3. Are there any limitations of this study?
This data may not apply to men or younger individuals as the majority of the patients were women and the mean age was 60yrs. . It was also not possible to evaluate the patient’s ability to follow a gluten-free diet – some but not all patients may have followed the diet, and this may have affected the results of the study. Finally, the study was relatively small, with 693 patients with celiac disease and 68,037 patients in the general population.
4. How should this information be applied to people with celiac disease?

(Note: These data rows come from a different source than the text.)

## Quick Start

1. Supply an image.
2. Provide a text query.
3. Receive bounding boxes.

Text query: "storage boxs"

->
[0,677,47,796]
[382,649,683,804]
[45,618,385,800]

People with celiac disease benefit from an assessment of bone health and fracture risk. It is important to ensure that adequate calcium, phosphate and vitamin D are being ingested and absorbed, as malabsorption of these essential nutrients can impair bone quality and strength. (3). The importance of strict adherence to the gluten-free diet needs to be emphasized to enhance absorption of key nutrients for optimal bone quality and strength in those with celiac disease.
Osteoporosis Canada’s rapid response team, made up of members of the Scientific Advisory Council, creates position statements as news breaks regarding osteoporosis. The position statements are used to inform both the healthcare professional and the patient. The Scientific Advisory Council (SAC) is made up of experts in Osteoporosis and bone metabolism and is a volunteer membership.